ICASA faced several challenges, some of which were anticipated while others were not. These challenges included visa approval delays, high registration costs, and difficulties in securing flights for scholarship beneficiaries, especially for young people. On the day of the youth pre-conference, various sessions were merged into one to accommodate high-level officials, which negatively impacted the representation of young key populations' voices at the conference.
Despite facing numerous challenges, young advocates and activists showed unwavering determination to achieve their objectives. They pushed forward, demonstrating solidarity, unity, and understanding of critical issues that affect the health and well-being of sex workers, people who use drugs, and other key populations. They also stood up for LGBTIQ+ rights and raised awareness to counteract the anti-gender movement.

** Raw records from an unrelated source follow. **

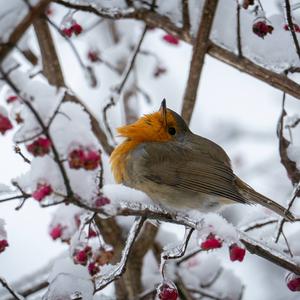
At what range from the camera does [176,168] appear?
11.8 ft

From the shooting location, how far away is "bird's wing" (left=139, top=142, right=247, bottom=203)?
138 inches

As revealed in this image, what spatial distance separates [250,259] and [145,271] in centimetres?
227

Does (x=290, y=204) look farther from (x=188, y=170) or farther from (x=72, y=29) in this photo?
(x=72, y=29)


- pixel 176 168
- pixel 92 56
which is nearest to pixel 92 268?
pixel 176 168

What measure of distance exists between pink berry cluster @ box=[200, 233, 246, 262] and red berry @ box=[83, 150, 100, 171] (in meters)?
0.51

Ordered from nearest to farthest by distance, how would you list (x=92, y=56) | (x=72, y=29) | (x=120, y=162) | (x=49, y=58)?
1. (x=72, y=29)
2. (x=120, y=162)
3. (x=49, y=58)
4. (x=92, y=56)

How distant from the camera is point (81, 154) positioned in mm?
1787

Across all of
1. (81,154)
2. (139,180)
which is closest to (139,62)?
(139,180)

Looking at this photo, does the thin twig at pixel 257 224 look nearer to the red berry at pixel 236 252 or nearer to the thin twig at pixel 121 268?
the red berry at pixel 236 252

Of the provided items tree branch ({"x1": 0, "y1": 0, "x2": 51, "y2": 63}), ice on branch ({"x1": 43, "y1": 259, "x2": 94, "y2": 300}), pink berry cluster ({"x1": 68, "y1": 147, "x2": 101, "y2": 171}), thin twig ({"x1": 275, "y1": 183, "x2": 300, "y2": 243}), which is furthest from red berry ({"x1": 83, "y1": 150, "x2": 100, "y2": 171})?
thin twig ({"x1": 275, "y1": 183, "x2": 300, "y2": 243})

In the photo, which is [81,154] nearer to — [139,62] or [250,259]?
[139,62]

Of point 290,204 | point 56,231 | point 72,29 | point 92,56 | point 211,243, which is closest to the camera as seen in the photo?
point 211,243

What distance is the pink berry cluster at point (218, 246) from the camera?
2.13 metres

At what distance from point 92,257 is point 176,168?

“Suppressing the voices of communities affected by HIV, including the queer community, is not just an injustice; it's a betrayal of the very essence of progress in the HIV response. True advancement requires the inclusion of every voice, and by silencing these narratives, we undermine the foundations of a united, effective response to HIV/AIDS”
Youth delegate at ICASA
In the future, ICASA organisers should ensure the safety and security of all communities by selecting venues and host countries that uphold human rights. These actions not only contradict human rights principles but also impede the conference's ability to address the diverse needs of those affected by HIV/AIDS.
Youth activists and civil society are determined to hold ICASA organisers accountable for their actions, urging them to prioritise human rights, inclusivity, and the voices of marginalised communities in future conferences. As they continue to organise and operate biennial conferences that are founded on progress and equality, more must be done to ensure the safety of communities that continue to lead the response.
This united front of activists, both young and older, serves as a poignant reminder that progress in the fight against AIDS and social inequality must be rooted in principles of justice, respect, and dignity for all. The future of the response to HIV/AIDS depends on the collective efforts of those who are committed to building a society where every voice is heard and every individual is treated with dignity and compassion. Y+ Global is unwavering in its commitment to achieving these objectives.